**Extracted text:**
________________

The citizens of Great Britain, as it used to be called (note the Great) were the world’s greatest empire builders, with almost one quarter of the planet under Britain’s sway at one time. We, Indians, were the world’s greatest empire busters, as we began the process of decolonization that saw the empire collapse. Deep down, many ex-colonials never forgave India for inaugurating the dismantling of the British empire, foremost among them the fellow named after a church on a hilltop, “an unashamed imperialist at a time when imperialism is on its last legs”, as Sardar Patel described him.

Britain, reeling today under its self-goal of quitting the European Union, is desperately seeking an enhanced independent international profile and has still not accepted its dramatically reduced role in global affairs. Fantasy has no cure. Boris Johnson famously said about Africa: “Africa’s problem is not that we were once in charge, but that we are no longer in charge.” As long as it retains a permanent seat in the United Nations, it will continue to fantasize that it is a great power. If UK were not a member of the UNSC, its global influence would be about the same as Somalia’s.

We may expect more nonsense such as the recent discussion on Kashmir or the Citizenship Amendment Act or the farmers’ agitation in the House of Commons and possibly the House of Frauds, sorry Lords.

Times change quickly, mindsets more sluggishly. As the legendary Bob Dylan sang in his 1960s classic:

Your old road is rapidly agin’

Please get out of the new one

If you can’t lend your hand

For the times they are a-changin’

Britain refuses to accept the new road.

In 1947-48, we were attacked by tribal lashkars and soldiers from Britain’s illegitimate child Pakistan led by British officers. In November 1947, under the command of a renegade called Major W.A. Brown who had sworn loyalty to the Maharaja of Kashmir, the Gilgit Scouts overthrew the Maharaja’s Governor in Gilgit, and declared accession to Pakistan. Instead of being court-martialed, he was knighted by the Queen.

By 1956, our foreign exchange reserves held in pound sterling in the Bank of England, had been decimated by the sterling’s devaluation as Britain was in severe financial distress, and we had to pay pensions and make lumpsum recompense to retired British army officers. I recall that in 1965, when we were under pressure on the Kashmir front, we crossed the Punjab border and moved swiftly to Lahore, giving a rude shock to Pakistan, Britain denounced this “naked aggression” against Pakistan, and made similar noises in 1971. In 1991, our Foreign Exchange reserves were just enough for a couple of weeks of imports. We asked our dear former rulers for USD 600 mn to finance some essential imports and were told that we would need to pledge our gold to the Bank of England, which we did.

Till a few years ago, I used to see advertisements in Indian magazines about properties in England. Their property market was sustained by shady fellows from Pakistan, India, Russia, Africa, etc. A former Pakistani Prime Minister is still trying to explain how he was able to afford luxurious properties in London on his salary. So are several Indian businessmen.

________________

**Given data:**
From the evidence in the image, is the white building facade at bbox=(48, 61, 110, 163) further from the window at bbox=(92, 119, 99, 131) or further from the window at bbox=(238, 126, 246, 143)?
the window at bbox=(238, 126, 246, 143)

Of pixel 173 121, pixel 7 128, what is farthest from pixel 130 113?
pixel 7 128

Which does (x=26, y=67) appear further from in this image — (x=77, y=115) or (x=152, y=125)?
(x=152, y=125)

________________

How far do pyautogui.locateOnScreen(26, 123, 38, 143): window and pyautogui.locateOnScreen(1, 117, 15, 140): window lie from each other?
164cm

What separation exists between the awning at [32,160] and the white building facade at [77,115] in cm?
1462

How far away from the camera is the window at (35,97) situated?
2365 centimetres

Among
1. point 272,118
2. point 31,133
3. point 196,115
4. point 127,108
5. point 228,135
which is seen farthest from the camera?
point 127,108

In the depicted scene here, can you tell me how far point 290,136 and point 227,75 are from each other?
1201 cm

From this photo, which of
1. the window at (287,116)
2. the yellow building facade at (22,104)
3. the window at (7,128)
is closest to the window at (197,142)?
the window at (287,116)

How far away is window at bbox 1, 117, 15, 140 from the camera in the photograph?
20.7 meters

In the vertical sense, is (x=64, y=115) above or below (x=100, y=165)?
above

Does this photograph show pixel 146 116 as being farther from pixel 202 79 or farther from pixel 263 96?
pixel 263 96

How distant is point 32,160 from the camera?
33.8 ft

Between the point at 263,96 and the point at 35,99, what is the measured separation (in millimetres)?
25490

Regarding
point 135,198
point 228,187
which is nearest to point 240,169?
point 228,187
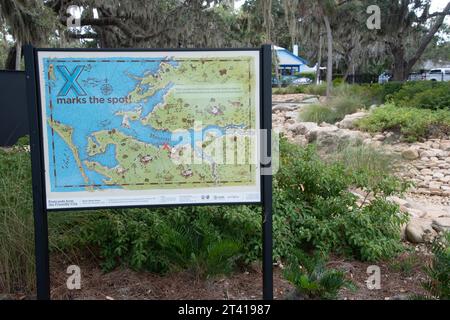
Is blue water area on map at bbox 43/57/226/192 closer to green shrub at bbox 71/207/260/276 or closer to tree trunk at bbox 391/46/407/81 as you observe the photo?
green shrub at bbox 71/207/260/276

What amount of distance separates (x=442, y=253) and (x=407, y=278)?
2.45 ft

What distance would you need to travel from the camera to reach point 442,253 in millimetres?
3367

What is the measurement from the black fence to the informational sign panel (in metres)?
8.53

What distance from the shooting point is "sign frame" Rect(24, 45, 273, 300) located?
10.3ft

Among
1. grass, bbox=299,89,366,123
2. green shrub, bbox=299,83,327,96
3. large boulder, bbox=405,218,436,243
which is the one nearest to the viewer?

________________

**Problems:**
**a.** Quote the rows from the line containing "Does this photograph" through the line containing "which is the one nearest to the viewer?", omitting the pictures.
**b.** Continue the essay on Britain and India from the point where it stops.
The essay on Britain and India and the rows come from separate sources.

**Exercise responses:**
**a.**
Does this photograph show pixel 146 116 as being farther from pixel 202 79 or farther from pixel 263 96?
pixel 263 96

How distant is point 32,160 from the camera?
33.8 ft

Between the point at 263,96 and the point at 35,99, what is the measured separation (in millimetres)?
25490

Regarding
point 135,198
point 228,187
which is nearest to point 240,169?
point 228,187
Is blue water area on map at bbox 43/57/226/192 closer to green shrub at bbox 71/207/260/276 or closer to tree trunk at bbox 391/46/407/81 as you observe the photo?
green shrub at bbox 71/207/260/276

What amount of distance separates (x=442, y=253) and (x=407, y=278)?
2.45 ft

What distance would you need to travel from the camera to reach point 442,253 in millimetres?
3367

What is the measurement from the black fence to the informational sign panel (in metres)?
8.53

What distance from the shooting point is "sign frame" Rect(24, 45, 273, 300) located?
10.3ft

Among
1. grass, bbox=299,89,366,123
2. green shrub, bbox=299,83,327,96
3. large boulder, bbox=405,218,436,243
which is the one nearest to the viewer?

**b.**
England sells asylum in the name of democratic legal processes to all sorts of money-laundering thugs and hoodlums (involved in cricket, airlines and diamonds) whom we seek. This is ironic, considering that Britain pretended to be very active in forming the Financial Action Task Force (FATF) in July 1989 at the Group of Seven (G-7) Summit in Paris. Our bilateral political relations have been on a roller coaster for several years. The British government tolerates (possibly even encourages) anti-India sentiments among the Indo-Pakistani diaspora, as a means of pressuring us. Britannia no longer rules the waves, but the waves of atavism rule Britannia.

In one of my postings overseas, my British counterpart complained that his principals were badgering him to get involved in peace negotiations with a rebel group, and to tag along with the US ambassador, so that London could claim some influence in its former colony.

Quitting the European Union will further erode the UK’s global relevance, if it has any left. But it will continue to delude itself that it still determines the destinies of hundreds of millions, as it did for two hundred years. Interestingly, while young India is bursting with energy and enthusiasm, Britain has a Minister for Loneliness.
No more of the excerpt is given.